Dio lo ha colpito per non aver creduto. Ti dirò poi. Ma ora spero
nel perdono di Dio, poiché tu sei
venuta.
Tu, piena di Grazia».
Maria
si leva e va incontro a Zaccaria e si curva davanti a lui fino a
terra, baciandogli il lembo della veste
bianca
che lo copre sino al suolo. È molto ampia, questa veste, e tenuta a
posto alla vita da un alto gallone
ricamato.
Zaccaria,
a gesti, dà il benvenuto, e insieme raggiungono Elisabetta ed
entrano tutti in una vasta stanza
terrena
molto ben messa, nella quale fanno sedere Maria e le fanno servire
una tazza di latte appena munto -
ha
ancora la spuma - e delle piccole focacce.
Maria
risponde intanto alle domande, che Zaccaria le fa scrivendole su una
tavoletta cerata con uno stilo.
Comprendo
dalle risposte che egli le chiede di Giuseppe e del come si trova
sposata a lui.
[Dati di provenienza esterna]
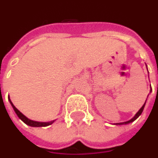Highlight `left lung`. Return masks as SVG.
I'll list each match as a JSON object with an SVG mask.
<instances>
[{"instance_id": "8db88e82", "label": "left lung", "mask_w": 158, "mask_h": 158, "mask_svg": "<svg viewBox=\"0 0 158 158\" xmlns=\"http://www.w3.org/2000/svg\"><path fill=\"white\" fill-rule=\"evenodd\" d=\"M144 105H145V103H144ZM144 105L142 106V108L137 112V114L135 115V117L133 118H131V120H129V121H126V122H122V123H117V125H122V124H128V123H130V122H132V121H134L137 118H139V116L143 113V108H144Z\"/></svg>"}]
</instances>
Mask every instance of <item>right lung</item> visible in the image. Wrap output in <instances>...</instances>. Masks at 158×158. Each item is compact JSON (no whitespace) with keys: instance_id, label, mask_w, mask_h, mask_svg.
<instances>
[{"instance_id":"right-lung-1","label":"right lung","mask_w":158,"mask_h":158,"mask_svg":"<svg viewBox=\"0 0 158 158\" xmlns=\"http://www.w3.org/2000/svg\"><path fill=\"white\" fill-rule=\"evenodd\" d=\"M10 100V99H9ZM10 103H11V105H12V106H13V108H14V110H15V112L16 113V115L18 116V118L23 121V122H25L27 125H28V126H31V127H46V126H49V125H51L53 121H51V122H38V121H33V120H30V119H28L27 117H25L13 104H12V102H11V100H10Z\"/></svg>"}]
</instances>
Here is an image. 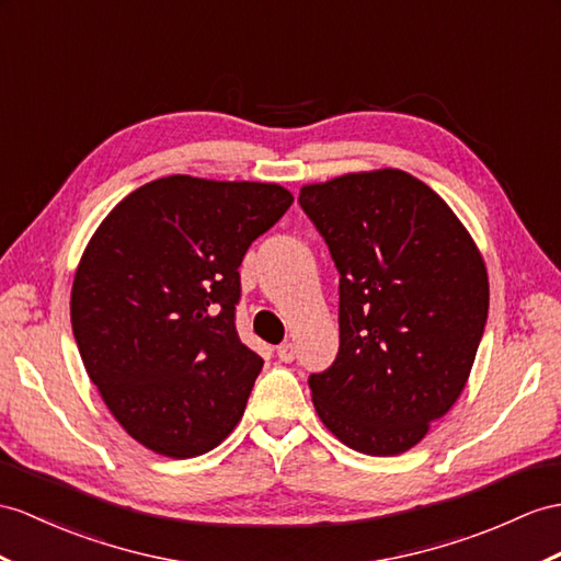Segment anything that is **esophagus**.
<instances>
[{"label": "esophagus", "mask_w": 561, "mask_h": 561, "mask_svg": "<svg viewBox=\"0 0 561 561\" xmlns=\"http://www.w3.org/2000/svg\"><path fill=\"white\" fill-rule=\"evenodd\" d=\"M295 354H297L295 343H283V345H278V359H280V362H285V364L293 362Z\"/></svg>", "instance_id": "1"}]
</instances>
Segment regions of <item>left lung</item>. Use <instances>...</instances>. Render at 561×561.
Listing matches in <instances>:
<instances>
[{
	"instance_id": "left-lung-1",
	"label": "left lung",
	"mask_w": 561,
	"mask_h": 561,
	"mask_svg": "<svg viewBox=\"0 0 561 561\" xmlns=\"http://www.w3.org/2000/svg\"><path fill=\"white\" fill-rule=\"evenodd\" d=\"M299 204L340 273V350L309 376L323 426L371 457L412 449L467 386L488 271L445 199L400 169L305 185Z\"/></svg>"
}]
</instances>
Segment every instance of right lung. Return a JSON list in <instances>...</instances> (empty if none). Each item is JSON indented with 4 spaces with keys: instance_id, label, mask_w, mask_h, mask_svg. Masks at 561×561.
<instances>
[{
    "instance_id": "add662e5",
    "label": "right lung",
    "mask_w": 561,
    "mask_h": 561,
    "mask_svg": "<svg viewBox=\"0 0 561 561\" xmlns=\"http://www.w3.org/2000/svg\"><path fill=\"white\" fill-rule=\"evenodd\" d=\"M276 183L169 175L94 230L71 290L90 380L130 438L171 459L221 445L264 359L236 328L240 264L290 209Z\"/></svg>"
}]
</instances>
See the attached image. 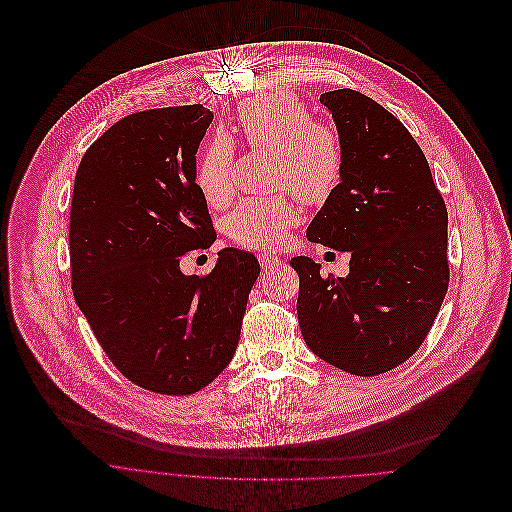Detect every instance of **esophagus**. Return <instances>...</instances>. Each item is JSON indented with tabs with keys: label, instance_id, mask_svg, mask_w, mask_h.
<instances>
[{
	"label": "esophagus",
	"instance_id": "esophagus-1",
	"mask_svg": "<svg viewBox=\"0 0 512 512\" xmlns=\"http://www.w3.org/2000/svg\"><path fill=\"white\" fill-rule=\"evenodd\" d=\"M260 266L262 270H270V268H276L280 264V258L274 256V254H260Z\"/></svg>",
	"mask_w": 512,
	"mask_h": 512
}]
</instances>
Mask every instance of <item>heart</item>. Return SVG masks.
<instances>
[{
    "instance_id": "1",
    "label": "heart",
    "mask_w": 512,
    "mask_h": 512,
    "mask_svg": "<svg viewBox=\"0 0 512 512\" xmlns=\"http://www.w3.org/2000/svg\"><path fill=\"white\" fill-rule=\"evenodd\" d=\"M238 125L254 149L278 153V183L288 185L304 201H325L341 181L343 149L337 133L313 123L311 111L288 92L256 96L240 107ZM234 145L216 137L197 165L199 189L212 203L234 193ZM298 222L296 203L286 197H248L228 218L230 236L248 248L282 246Z\"/></svg>"
}]
</instances>
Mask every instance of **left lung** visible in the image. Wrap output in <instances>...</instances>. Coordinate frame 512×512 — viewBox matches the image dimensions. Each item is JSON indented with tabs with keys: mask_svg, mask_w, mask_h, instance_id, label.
Here are the masks:
<instances>
[{
	"mask_svg": "<svg viewBox=\"0 0 512 512\" xmlns=\"http://www.w3.org/2000/svg\"><path fill=\"white\" fill-rule=\"evenodd\" d=\"M331 113L343 171L306 238L349 252L347 276H321L306 256L298 272L296 315L309 349L361 377L410 359L444 302L448 212L430 165L389 111L357 90L321 94Z\"/></svg>",
	"mask_w": 512,
	"mask_h": 512,
	"instance_id": "obj_1",
	"label": "left lung"
}]
</instances>
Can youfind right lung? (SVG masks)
Returning <instances> with one entry per match:
<instances>
[{"label": "right lung", "instance_id": "right-lung-1", "mask_svg": "<svg viewBox=\"0 0 512 512\" xmlns=\"http://www.w3.org/2000/svg\"><path fill=\"white\" fill-rule=\"evenodd\" d=\"M214 113L201 105L129 115L84 153L72 193V290L100 347L133 383L189 395L232 361L254 254L224 248L208 276L179 262L216 240L195 183Z\"/></svg>", "mask_w": 512, "mask_h": 512}]
</instances>
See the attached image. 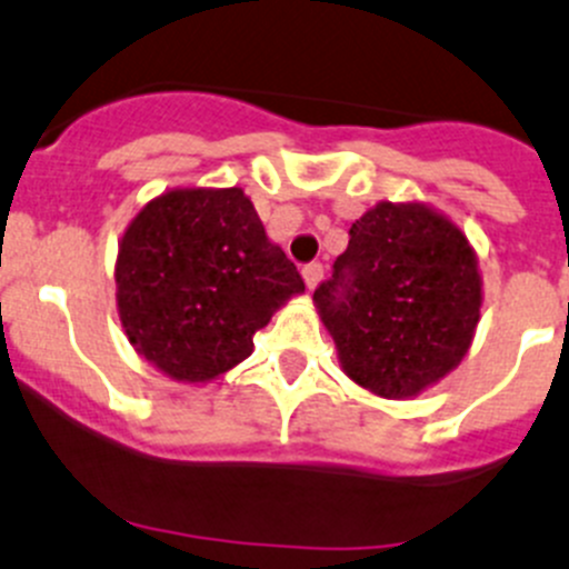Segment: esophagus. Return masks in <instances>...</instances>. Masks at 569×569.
I'll use <instances>...</instances> for the list:
<instances>
[{"instance_id": "obj_1", "label": "esophagus", "mask_w": 569, "mask_h": 569, "mask_svg": "<svg viewBox=\"0 0 569 569\" xmlns=\"http://www.w3.org/2000/svg\"><path fill=\"white\" fill-rule=\"evenodd\" d=\"M301 277L303 284H307L309 290H315V287L320 284V279H323V266H320V262H307V266L301 268Z\"/></svg>"}]
</instances>
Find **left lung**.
<instances>
[{
  "instance_id": "1",
  "label": "left lung",
  "mask_w": 569,
  "mask_h": 569,
  "mask_svg": "<svg viewBox=\"0 0 569 569\" xmlns=\"http://www.w3.org/2000/svg\"><path fill=\"white\" fill-rule=\"evenodd\" d=\"M315 290L342 370L381 398H412L468 353L481 309L476 251L426 204L381 201L348 229Z\"/></svg>"
}]
</instances>
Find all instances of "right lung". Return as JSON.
Here are the masks:
<instances>
[{
    "mask_svg": "<svg viewBox=\"0 0 569 569\" xmlns=\"http://www.w3.org/2000/svg\"><path fill=\"white\" fill-rule=\"evenodd\" d=\"M121 326L177 381H210L254 348V331L303 279L268 240L240 188L168 190L123 232L116 262Z\"/></svg>",
    "mask_w": 569,
    "mask_h": 569,
    "instance_id": "add662e5",
    "label": "right lung"
}]
</instances>
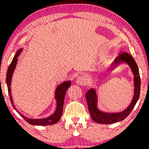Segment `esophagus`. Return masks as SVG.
Instances as JSON below:
<instances>
[{"instance_id": "obj_1", "label": "esophagus", "mask_w": 149, "mask_h": 149, "mask_svg": "<svg viewBox=\"0 0 149 149\" xmlns=\"http://www.w3.org/2000/svg\"><path fill=\"white\" fill-rule=\"evenodd\" d=\"M88 83V78L85 76H80L76 80V83L79 85H84Z\"/></svg>"}]
</instances>
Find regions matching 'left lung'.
I'll return each instance as SVG.
<instances>
[{"label":"left lung","instance_id":"obj_1","mask_svg":"<svg viewBox=\"0 0 149 149\" xmlns=\"http://www.w3.org/2000/svg\"><path fill=\"white\" fill-rule=\"evenodd\" d=\"M122 63H127L132 69L134 74V93L131 104L125 110L120 113H106L99 110L97 108V96L95 89H90L86 92L87 102H88L89 112L92 120L97 123L101 124H112L123 120L128 116L134 109L135 104L139 100L140 95V86H141V79H140L139 69L136 61L127 52H123L114 60L111 69L115 68L118 65Z\"/></svg>","mask_w":149,"mask_h":149}]
</instances>
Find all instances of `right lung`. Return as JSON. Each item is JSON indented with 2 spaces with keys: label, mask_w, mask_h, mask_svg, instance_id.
Returning a JSON list of instances; mask_svg holds the SVG:
<instances>
[{
  "label": "right lung",
  "mask_w": 149,
  "mask_h": 149,
  "mask_svg": "<svg viewBox=\"0 0 149 149\" xmlns=\"http://www.w3.org/2000/svg\"><path fill=\"white\" fill-rule=\"evenodd\" d=\"M22 48L18 49L17 51L16 54L15 55L14 58H13V61H12L11 64H10L9 67H8V72H7L6 75V83L7 85H8V93H9V96L10 99V102H11L12 105L14 109L16 110V111L19 114L20 116L23 118L26 121L27 123L31 125H41V126H45V125H54L57 123L58 121L60 119L61 115H62V111H63V106H64V97L65 95H66V92L67 91V90L71 86V83L70 81H65L64 83H62L60 84L59 86L57 87V89L55 90V100L57 101V108H56V110L54 111V113L52 116H49V117L45 118H42V119H32V118H29L25 117L24 116H23L22 114L20 113L18 111L17 109L15 107L14 103H13V97H12V94H11V80H12V77H13V72H14L15 67H16L17 62V57L19 55L20 53L22 52Z\"/></svg>",
  "instance_id": "right-lung-1"
}]
</instances>
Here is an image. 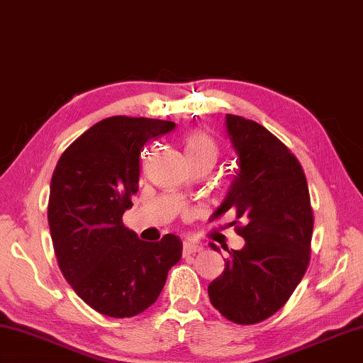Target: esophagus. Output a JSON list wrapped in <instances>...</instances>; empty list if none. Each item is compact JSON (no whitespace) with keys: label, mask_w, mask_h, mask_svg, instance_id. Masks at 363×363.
Returning a JSON list of instances; mask_svg holds the SVG:
<instances>
[{"label":"esophagus","mask_w":363,"mask_h":363,"mask_svg":"<svg viewBox=\"0 0 363 363\" xmlns=\"http://www.w3.org/2000/svg\"><path fill=\"white\" fill-rule=\"evenodd\" d=\"M200 250H201V246L195 245V242H192V241H186V242H184V246H182V254L186 257L200 252Z\"/></svg>","instance_id":"1"}]
</instances>
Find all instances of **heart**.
Listing matches in <instances>:
<instances>
[{
	"mask_svg": "<svg viewBox=\"0 0 363 363\" xmlns=\"http://www.w3.org/2000/svg\"><path fill=\"white\" fill-rule=\"evenodd\" d=\"M184 154H186L187 163L203 162L213 168L219 150H217L214 141L208 135L201 133V131H192L184 140Z\"/></svg>",
	"mask_w": 363,
	"mask_h": 363,
	"instance_id": "1",
	"label": "heart"
}]
</instances>
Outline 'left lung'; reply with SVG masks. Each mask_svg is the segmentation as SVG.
<instances>
[{"mask_svg":"<svg viewBox=\"0 0 363 363\" xmlns=\"http://www.w3.org/2000/svg\"><path fill=\"white\" fill-rule=\"evenodd\" d=\"M238 169L225 200L211 219L235 211L236 233L246 245L232 250L222 274L208 286L223 318L240 325L268 319L291 298L306 273L313 209L300 162L260 123L225 116ZM235 220L232 223H236ZM211 247L219 250L211 242Z\"/></svg>","mask_w":363,"mask_h":363,"instance_id":"8db88e82","label":"left lung"}]
</instances>
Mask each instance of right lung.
<instances>
[{
	"instance_id": "right-lung-1",
	"label": "right lung",
	"mask_w": 363,
	"mask_h": 363,
	"mask_svg": "<svg viewBox=\"0 0 363 363\" xmlns=\"http://www.w3.org/2000/svg\"><path fill=\"white\" fill-rule=\"evenodd\" d=\"M174 127L108 117L65 150L52 174L48 219L58 267L74 292L109 318H133L154 305L181 260L179 236L147 242L122 222L138 192L144 146Z\"/></svg>"
}]
</instances>
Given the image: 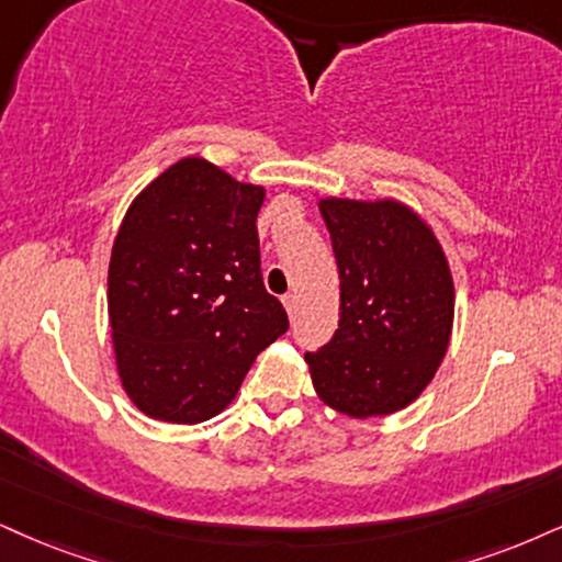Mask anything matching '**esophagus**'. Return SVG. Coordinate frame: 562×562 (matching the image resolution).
Returning <instances> with one entry per match:
<instances>
[{
    "instance_id": "34e87169",
    "label": "esophagus",
    "mask_w": 562,
    "mask_h": 562,
    "mask_svg": "<svg viewBox=\"0 0 562 562\" xmlns=\"http://www.w3.org/2000/svg\"><path fill=\"white\" fill-rule=\"evenodd\" d=\"M283 307H286L289 317H294V313H296V294H286V296H283Z\"/></svg>"
}]
</instances>
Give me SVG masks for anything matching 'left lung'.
<instances>
[{
  "instance_id": "1",
  "label": "left lung",
  "mask_w": 562,
  "mask_h": 562,
  "mask_svg": "<svg viewBox=\"0 0 562 562\" xmlns=\"http://www.w3.org/2000/svg\"><path fill=\"white\" fill-rule=\"evenodd\" d=\"M341 281L338 328L307 351L310 378L346 417L406 408L435 378L453 328V276L438 237L398 200L323 198Z\"/></svg>"
}]
</instances>
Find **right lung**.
I'll list each match as a JSON object with an SVG mask.
<instances>
[{
    "mask_svg": "<svg viewBox=\"0 0 562 562\" xmlns=\"http://www.w3.org/2000/svg\"><path fill=\"white\" fill-rule=\"evenodd\" d=\"M266 190L200 156L133 200L109 260V325L122 387L150 419L198 425L232 404L289 317L262 286Z\"/></svg>",
    "mask_w": 562,
    "mask_h": 562,
    "instance_id": "obj_1",
    "label": "right lung"
}]
</instances>
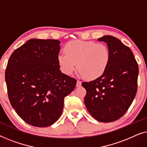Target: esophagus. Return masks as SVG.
<instances>
[{
    "label": "esophagus",
    "instance_id": "1",
    "mask_svg": "<svg viewBox=\"0 0 147 147\" xmlns=\"http://www.w3.org/2000/svg\"><path fill=\"white\" fill-rule=\"evenodd\" d=\"M82 86V82L80 80H78L77 83H76V87H80Z\"/></svg>",
    "mask_w": 147,
    "mask_h": 147
}]
</instances>
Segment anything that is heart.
I'll return each mask as SVG.
<instances>
[{
    "instance_id": "heart-1",
    "label": "heart",
    "mask_w": 147,
    "mask_h": 147,
    "mask_svg": "<svg viewBox=\"0 0 147 147\" xmlns=\"http://www.w3.org/2000/svg\"><path fill=\"white\" fill-rule=\"evenodd\" d=\"M64 51L57 57L61 71L65 75H71L77 64L80 75L89 80L103 75L110 61L108 46L92 41H69L64 47Z\"/></svg>"
}]
</instances>
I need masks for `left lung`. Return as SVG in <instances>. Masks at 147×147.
I'll list each match as a JSON object with an SVG mask.
<instances>
[{
  "instance_id": "1",
  "label": "left lung",
  "mask_w": 147,
  "mask_h": 147,
  "mask_svg": "<svg viewBox=\"0 0 147 147\" xmlns=\"http://www.w3.org/2000/svg\"><path fill=\"white\" fill-rule=\"evenodd\" d=\"M110 52V61L103 75L83 82L86 90L84 103L96 120L111 122L122 117L131 105L136 92L138 66L130 48L111 35L104 36Z\"/></svg>"
}]
</instances>
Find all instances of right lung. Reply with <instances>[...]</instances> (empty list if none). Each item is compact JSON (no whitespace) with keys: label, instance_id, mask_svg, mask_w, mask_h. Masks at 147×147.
<instances>
[{"label":"right lung","instance_id":"right-lung-1","mask_svg":"<svg viewBox=\"0 0 147 147\" xmlns=\"http://www.w3.org/2000/svg\"><path fill=\"white\" fill-rule=\"evenodd\" d=\"M60 41L32 39L12 53L5 71L8 96L27 124L47 127L59 119L77 80L60 71Z\"/></svg>","mask_w":147,"mask_h":147}]
</instances>
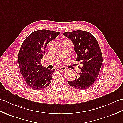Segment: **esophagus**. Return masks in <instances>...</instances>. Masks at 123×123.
Returning a JSON list of instances; mask_svg holds the SVG:
<instances>
[{
	"instance_id": "obj_1",
	"label": "esophagus",
	"mask_w": 123,
	"mask_h": 123,
	"mask_svg": "<svg viewBox=\"0 0 123 123\" xmlns=\"http://www.w3.org/2000/svg\"><path fill=\"white\" fill-rule=\"evenodd\" d=\"M60 69H61V70H62V71H66V70H68V69H67V68H66V67H61V68H60Z\"/></svg>"
}]
</instances>
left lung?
<instances>
[{"mask_svg":"<svg viewBox=\"0 0 123 123\" xmlns=\"http://www.w3.org/2000/svg\"><path fill=\"white\" fill-rule=\"evenodd\" d=\"M73 42L77 53L76 61L82 65L81 72L76 79L68 81L70 86L78 90H87L94 84L99 74L103 58L96 38L90 33L82 30L63 33Z\"/></svg>","mask_w":123,"mask_h":123,"instance_id":"8db88e82","label":"left lung"}]
</instances>
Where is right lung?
Here are the masks:
<instances>
[{
    "instance_id": "add662e5",
    "label": "right lung",
    "mask_w": 123,
    "mask_h": 123,
    "mask_svg": "<svg viewBox=\"0 0 123 123\" xmlns=\"http://www.w3.org/2000/svg\"><path fill=\"white\" fill-rule=\"evenodd\" d=\"M59 34L48 30H37L30 34L22 44L18 54L20 73L26 85L33 90L45 89L51 82L55 70L43 67L41 60L45 55L47 44Z\"/></svg>"
}]
</instances>
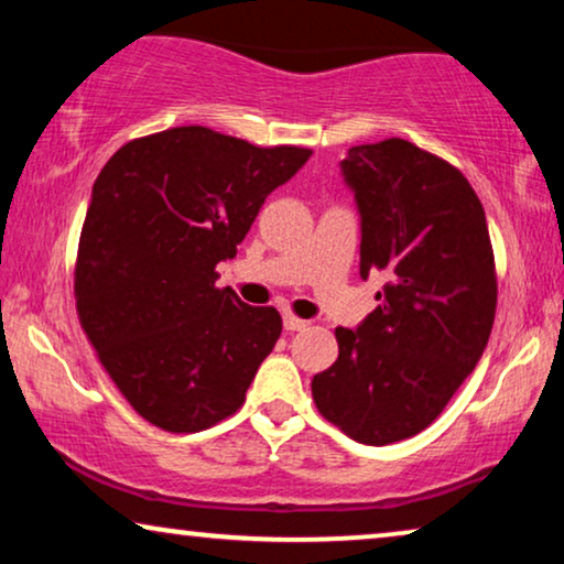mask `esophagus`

Ma comprendo
anche
che a Zaccaria è negata ogni luce soprannaturale circa lo stato di
Maria e la sua condizione di Madre
del
Messia.
È
Elisabetta che, andando presso il suo uomo e posandogli con amore una
mano sulla spalla, come per una
casta
carezza, gli dice: «Maria è madre Ella pure. Giubila per la sua
felicità». Ma non dice altro. Guarda
Maria.
E Maria la guarda, ma non l'invita a dire di più, ed ella tace.